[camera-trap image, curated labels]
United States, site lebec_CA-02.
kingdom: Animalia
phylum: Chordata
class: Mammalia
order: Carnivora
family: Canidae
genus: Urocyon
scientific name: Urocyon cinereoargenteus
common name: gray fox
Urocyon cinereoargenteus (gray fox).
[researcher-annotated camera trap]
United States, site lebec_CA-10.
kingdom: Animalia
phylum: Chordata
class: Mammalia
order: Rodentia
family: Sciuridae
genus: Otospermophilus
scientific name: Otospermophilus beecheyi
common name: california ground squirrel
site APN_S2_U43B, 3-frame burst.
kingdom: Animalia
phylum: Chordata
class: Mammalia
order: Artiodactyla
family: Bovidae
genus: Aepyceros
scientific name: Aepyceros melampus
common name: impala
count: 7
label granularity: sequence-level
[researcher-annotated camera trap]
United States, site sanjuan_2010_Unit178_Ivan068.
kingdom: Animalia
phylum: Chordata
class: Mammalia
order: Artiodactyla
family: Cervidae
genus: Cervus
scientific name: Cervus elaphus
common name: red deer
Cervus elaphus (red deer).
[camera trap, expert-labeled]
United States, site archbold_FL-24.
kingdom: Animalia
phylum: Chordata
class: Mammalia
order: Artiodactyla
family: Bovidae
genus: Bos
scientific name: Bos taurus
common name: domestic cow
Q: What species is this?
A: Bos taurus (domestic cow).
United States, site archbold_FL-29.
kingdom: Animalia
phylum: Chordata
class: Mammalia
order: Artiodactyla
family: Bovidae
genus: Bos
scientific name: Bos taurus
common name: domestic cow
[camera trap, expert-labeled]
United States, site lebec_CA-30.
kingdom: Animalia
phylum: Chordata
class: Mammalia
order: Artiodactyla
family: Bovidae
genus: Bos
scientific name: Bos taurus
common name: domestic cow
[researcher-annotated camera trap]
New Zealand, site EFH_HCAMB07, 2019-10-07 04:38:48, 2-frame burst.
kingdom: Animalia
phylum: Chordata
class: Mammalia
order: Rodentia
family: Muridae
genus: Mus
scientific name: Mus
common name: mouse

EXERCISE INSTRUCTIONS: Gather each line of the records holding the string "States".

ANSWER TO THIS TASK:
United States, site lebec_CA-02.
United States, site lebec_CA-10.
United States, site sanjuan_2010_Unit178_Ivan068.
United States, site archbold_FL-24.
United States, site archbold_FL-29.
United States, site lebec_CA-30.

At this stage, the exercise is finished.